R. Rosenblum nous propose de penser une adaptation prudente de la conduite de la cure qui permettrait l’écoute de ces patients tout en préservant les défenses vitales mises en place. L’impératif du tout dire doit ainsi être modulé en respectant des « zones de réticence » qu’il convient de ne pas forcer. Le partage silencieux est insuffisant mais faut-il aller jusqu’au partage de la honte ? Il faut parfois être prêt à « prêter sa psyché » comme on le fait dans le psychodrame ou encore comme on peut avoir à le vivre lorsque, généralement durant les premiers entretiens,  l’œil sec, le sujet traumatisé coupé de ses affects, aborde des évènements traumatiques dont la charge émotionnelle forclose vient envahir l’analyste qui « éprouve à sa place » comme l’a décrit S. Ferenczi dès 1932.

Le rôle des entretiens préliminaires est central. Lorsqu’un sujet laisse entrevoir une histoire concernant la survivance à des situations traumatiques extrêmes, il est fondamental de recourir à la prudence, en proposant parfois un accueil en face à face et toujours un travail qui privilégie ce qui permettra une restauration narcissique du sujet. Rachel Rosenblum propose alors de dégager quatre points d’attention caractéristiques du souvenir traumatique forclos. A la perte d’affect vis-à-vis du souvenir traumatique et à sa nature souvent « étrange » s’ajoute le partage des affects, très bien décrit par Claude Janin, après Sandor Ferenczi, en 1999. « Le patient fait vivre à l’analyste ce qu’il n’a pas
pu vivre de sa propre histoire ».

Enfin, l’imbrication des traumas ; si l’évènement est extrêmement traumatique, il viendra, de surcroît, se nourrir de tous les traumatismes et fantasmes passés. Il peut être utile de séparer la réalité matérielle historique des réalités psychiques afin
d’éviter que les fantasmes agressifs inconscients soient vécus comme actualisés dans l’évènement traumatique, provoquant un « collapsus de la topique interne » du sujet, selon le terme de C. Janin. Le traumatisme alors amplifié par la rencontre entre fantasme et réalité risquerait de provoquer une confusion chez le sujet qui ne saurait plus si la source d’excitation est interne ou externe.

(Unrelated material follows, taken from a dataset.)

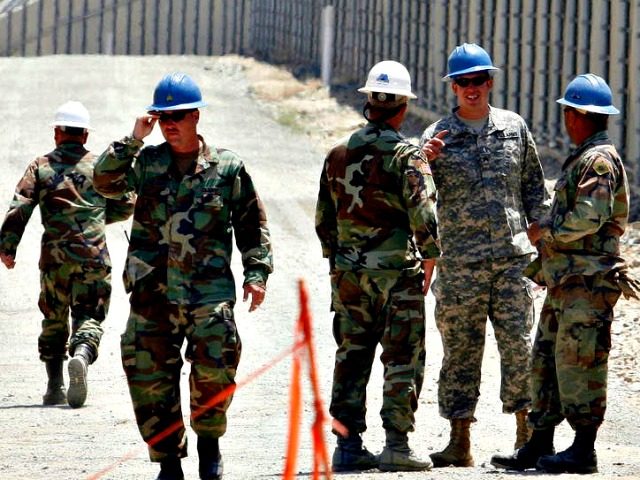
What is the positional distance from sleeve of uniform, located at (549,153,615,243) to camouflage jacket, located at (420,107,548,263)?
71 cm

Afin que la remémoration ne vienne pas, à nouveau, abolir la différenciation entre réalité psychique et réalité externe, l’analyste va donc devoir trouver un nouveau registre d’interventions qui s’étayera, d’une part, sur l’acceptation d’une expérience partagée qui peut aller jusqu’à la verbalisation, par l’analyste, d’affects contre-transférentiels ; d’autre part, sur une recontex-tualisation des expériences vécues afin de soulager la blessure narcissique liée à la honte et permettre de relativiser la culpabilité, compte tenu de la singularité historique des évènements vécus.